● **EXERCICES PROPOSÉS**
1 - Répondez aux questions suivantes d'après l'extrait sur les personnages de Molière.
(a) Quel personnage incarne le mieux, parmi ces héros de comédie, les vices de la noblesse et ses brillantes qualités ?
(b) Comment le Clitandre de George Dandin est-il qualifié ?
(c) Grâce à quoi les bourgeois du temps de Molière se sont-ils enrichis ?
2 - Poursuivez l'extrait sur les personnages de Molière à partir de sa dernière phrase.

● **EXTRAIT DE PAGE**
Molière a esquissé d’autres figures de gentilshommes qui sont plutôt des médaillons que des portraits en pied. Celui qui dupe M. Jourdain a moins l’air d’un don Juan que d’un chevalier d’industrie. Le Clitandre de George Dandin est un séducteur vulgaire ; celui des Femmes savantes un caractère aimable, plein de sens et de distinction. Philinte est un courtisan, Alceste un original trop vertueux pour la cour. Don Juan est de tous ces héros de la comédie celui qui personnifie le mieux les vices de la noblesse et ses brillantes qualités.


II

Les bourgeois du temps de Molière, enrichis par le travail, songent déjà à se rapprocher de l’aristocratie, non pas en l’abaissant jusqu’à eux, mais en s’élevant jusqu’à elle. On peut suivre dans les portraits du comique les progrès de leurs visées ambitieuses.

Données:
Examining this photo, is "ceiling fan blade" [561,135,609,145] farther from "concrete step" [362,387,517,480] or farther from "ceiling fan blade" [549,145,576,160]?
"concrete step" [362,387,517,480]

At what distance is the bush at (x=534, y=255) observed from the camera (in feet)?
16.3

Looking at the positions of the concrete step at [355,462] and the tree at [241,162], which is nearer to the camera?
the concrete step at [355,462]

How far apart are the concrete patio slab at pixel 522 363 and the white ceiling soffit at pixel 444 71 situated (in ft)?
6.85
---
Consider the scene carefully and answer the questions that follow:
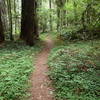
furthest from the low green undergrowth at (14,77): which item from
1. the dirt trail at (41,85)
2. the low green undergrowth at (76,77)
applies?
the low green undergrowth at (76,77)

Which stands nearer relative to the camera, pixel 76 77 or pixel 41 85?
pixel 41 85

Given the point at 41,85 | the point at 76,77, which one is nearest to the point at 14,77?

● **CORRIGÉ DÉTAILLÉ**
1 -
(a) Don Juan.
(b) C'est un séducteur vulgaire.
(c) Ils se sont enrichis par le travail.

2 -
M. Dimanche, un descendant de ce bon M. Guillaume, si plaisamment dupé par l’avocat Patelin, est modeste et humble, comme il convient à son rang. Ses mœurs sont pures, sa vie réglée et laborieuse. Il ne quitte guère son comptoir que pour aller le dimanche, après l’office des vêpres, faire le tour de la place Royale, en compagnie de Mme Dimanche, de sa fille Claudine et du petit chien Brusquet. De retour au logis, il fait avec quelques voisins la partie d’oie ou de loto, et se couche à l’heure du couvre-feu. Là se bornent les plaisirs de la maison. La noblesse est pour le brave homme l’objet d’un culte mêlé d’une sorte de crainte superstitieuse. Il s’incline jusqu’à terre devant les seigneurs qui daignent l’honorer de leur clientèle, et n’ose qu’en tremblant leur présenter ses petits comptes à régler. Il y a de quoi trembler en effet. Il faut revenir vingt fois à la charge, faire longuement antichambre, subir les insultes de la livrée, les hauteurs du maître ou ses politesses, pires encore que ses hauteurs, et les prendre pour argent comptant : heureux encore d’être payé de cette monnaie ! Au XVIe siècle, le seigneur de Basché jetait ses créanciers par la fenêtre ; au XVIIe, don Juan se contente de les éconduire : c’est un progrès.